● Exercise objective
Reproduce the material below word for word, leaving out the pictures.

● Dataset content
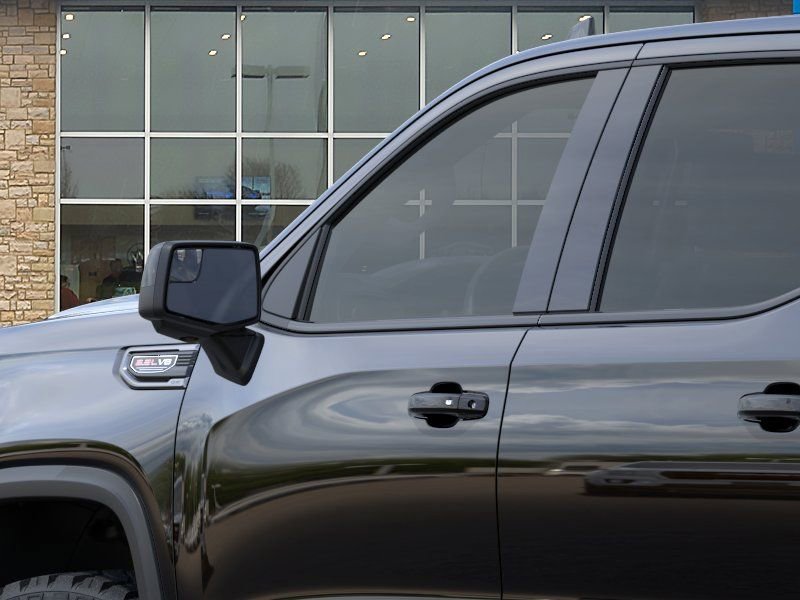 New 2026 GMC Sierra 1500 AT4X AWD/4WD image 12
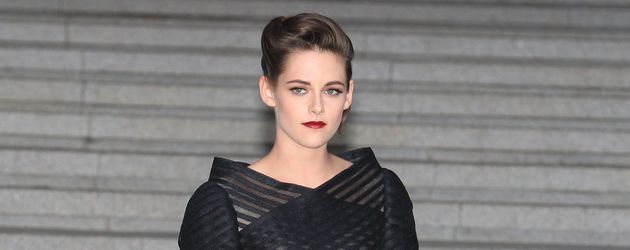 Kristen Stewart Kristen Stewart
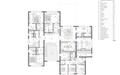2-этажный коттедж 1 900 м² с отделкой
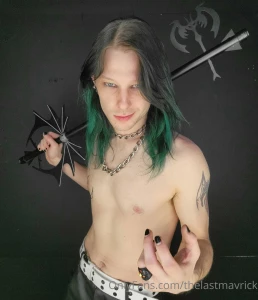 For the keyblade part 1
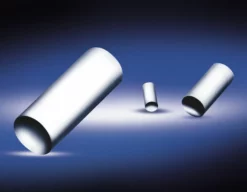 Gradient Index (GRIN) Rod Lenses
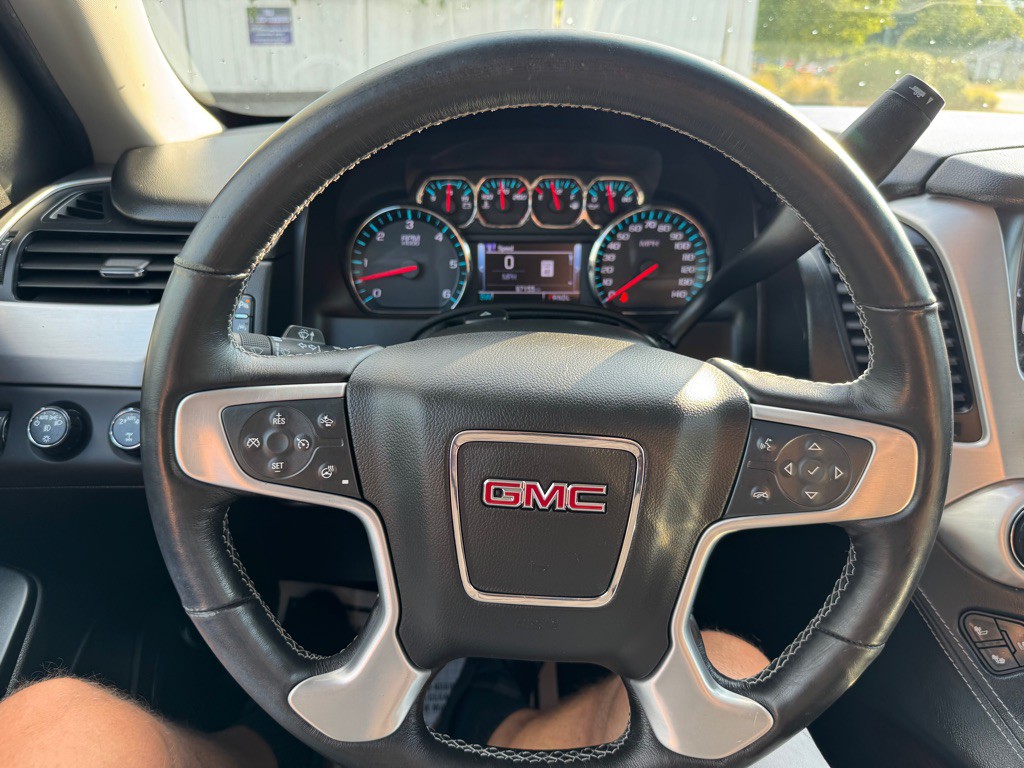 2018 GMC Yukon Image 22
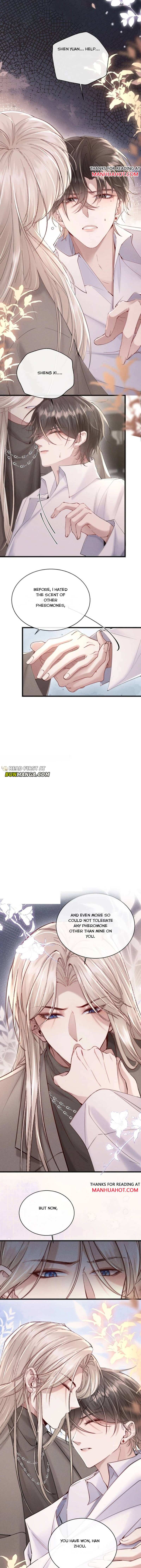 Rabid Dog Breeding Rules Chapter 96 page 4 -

● Task solution
 New 2026 GMC Sierra 1500 AT4X AWD/4WD image 12
 Kristen Stewart Kristen Stewart
2-этажный коттедж 1 900 м² с отделкой
 For the keyblade part 1
 Gradient Index (GRIN) Rod Lenses
 2018 GMC Yukon Image 22
 Rabid Dog Breeding Rules Chapter 96 page 4 -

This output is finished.